To follow along in coming sections, please view my GitHub repository for directions and instructions.
Motivation
All this data contains the key insights for keeping the users happy and helping the business thrive. It’s the responsibility of the data team to predict which users are at risk to churn: either downgrading from premium to free tier or cancelling their service altogether. If we can accurately identify these users before they leave, then the business can offer them discounts and incentives, potentially saving millions in revenue.
This is one of the Capstone projects that I opted for Udacity’s Data Scientist Nanodegree program.
I have been using scikit-learn
for more than a year now, but with Spark and its functional programming paradigm, we can scale our model for Big Data.
Data Source
Every time a user interacts with the service: whether playing songs, logging out, liking a song with a thumbs up, hearing an ad or downgrading their service, it generates data.
You can download the data set from GitHub(size is 128 MB), and know more about the features from the metadata file. If you want to extend this analysis and deploy your own Spark cluster on Amazon EMR (Elastic MapReduce), comment below and I will share the S3 bucket for the full data set(12GB).
Feature Engineering
Following user-level features were created from the existing ones:
- Dummy columns for gender
2. Songs per user
3. Sessions per user
4. Songs per session for each user
5. Average time per session for each user
6. Most recent status of the user: Free or Paid
7. The proportion of page visits for each user
To know more about the features mentioned above, see the metadata file.
8. Number of artists user has listened to
9. Region-level location information
Modeling
This is a binary classification task. I have used 3 classification algorithms from PySpark’s ml.classification
library:
- Logistic Regression
- Ensemble methods like Random Forest Classifier, and
- Gradient Boosting Tree Classifier
and some are still in development.
Improvement
Since the data is highly imbalanced, accuracy is not the right metric for evaluation. Instead, I used the F1 score and performed undersampling to further optimize it.

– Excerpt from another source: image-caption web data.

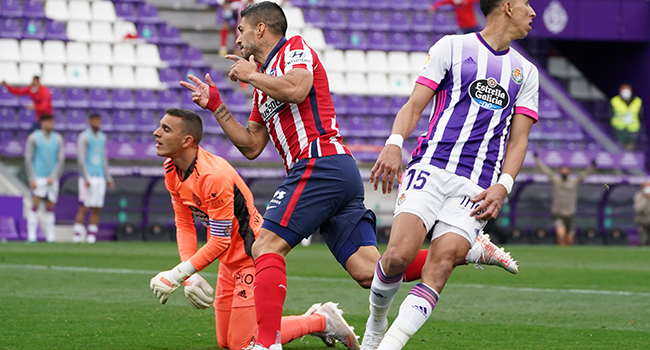 Atletico Madrid's Uruguayan forward Luis Suarez (C) celebrates after scoring during the Spanish league football match Real Valladolid FC against Club Atletico de Madrid at the Jose Zorilla stadium in Valladolid on May 22, 2021. CESAR MANSO / AFP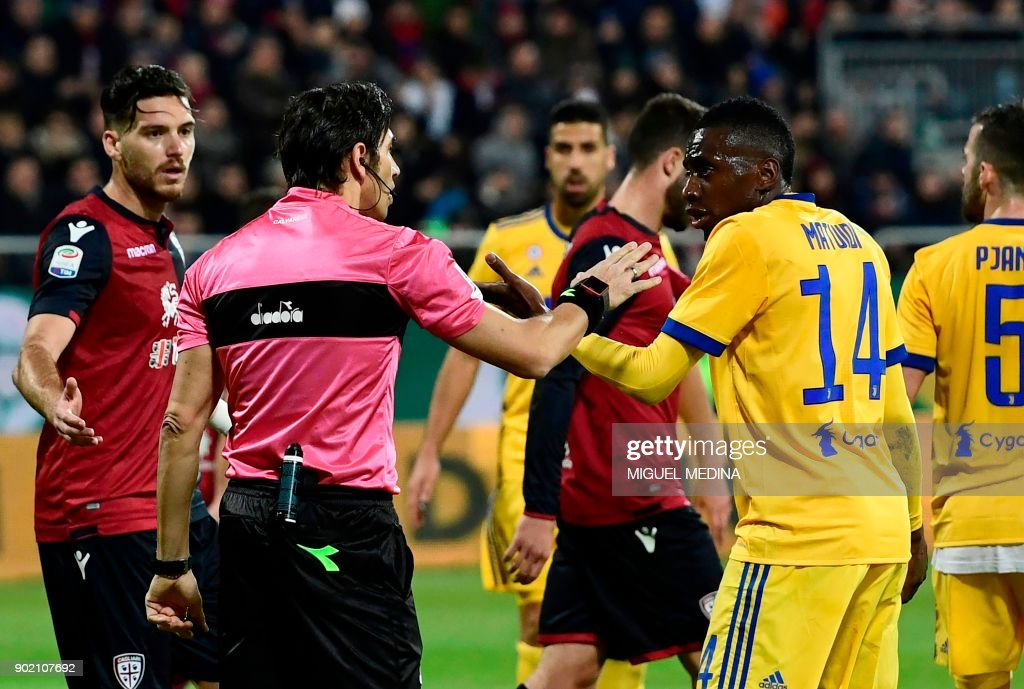 Juventus' French midfielder Blaise Matuidi (R) talks with Italian referee Gianpaolo Calvarese during the Italian Serie A football match between Cagliari Calcio and Juventus at the Sardegna Arena stadium in Cagliari, on the Mediterranean island of Sardinia, on January 6, 2018. Matuidi has hit out after he suffered racist abuse during the Serie A game on January 6 against Cagliari in Sardinia and was ignored when he asked the referee to intervene. /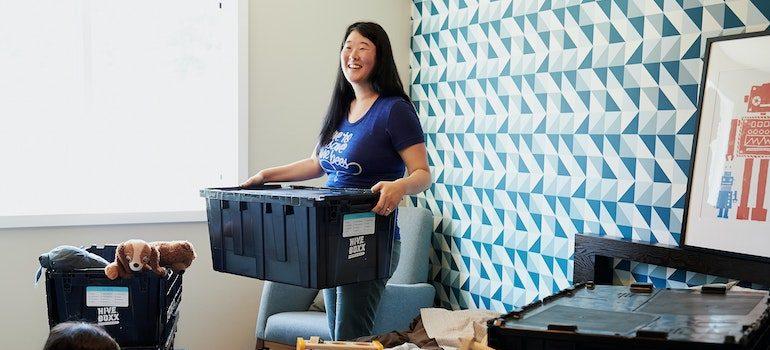 woman holding moving bin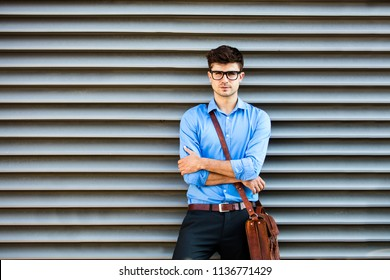 young office man waiting against a wall for something or someone, in office outfit and leather bag, standing against a wall waiting for somene with folded arms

GBTClassifier provided a fairly good F1 score of 0.64 after undersampling. This post explains why you should use F1 score for evaluating your model on an imbalanced data set.
Analyzing Important Features
Using featureImportances
method from pyspark.ml.GBTClassifier
shows the relevance of each feature used in training.
pSubmitDowngrade
is at the top because it is somewhat correlated with the target label.
Features that start with “p” are different types of pages the user visited.
Conclusion
I enjoyed the data pre-processing part of the project. For data visualisation part, instead of using “for” loops to get arrays for our bar chart, I first converted our Spark data frame to Pandas data frame using toPandas()
method. Data visualisation is easier from then on.
The shape of our final data is just 225 x 32. This is too small to generalise our model. Just 225 users for a streaming company? That’s nothing. 12 GB data might provide some useful results. If you want more statistically significant results then I suggest you run this notebook on Amazon EMR for the 12 GB dataset. I have skipped that part for now because it costs $30 for one week.
Some of the challenges which I faced in this project are:
- Official documentation of PySpark as compared to Pandas
- For the sake of mastering Spark, we only used the most common machine learning classification models instead of using the advanced ones
- Highly imbalanced data led to a poor F1 score
- If you run this notebook without any changes, then it will take around an hour to run completely
Acknowledgements
Thanks to Udacity and Udacity India for providing such a challenging project to work on. At first, I was vexed with functional programming in Python, but the instructors were very clear in their approach. Now I am looking for more projects that are built atop Spark.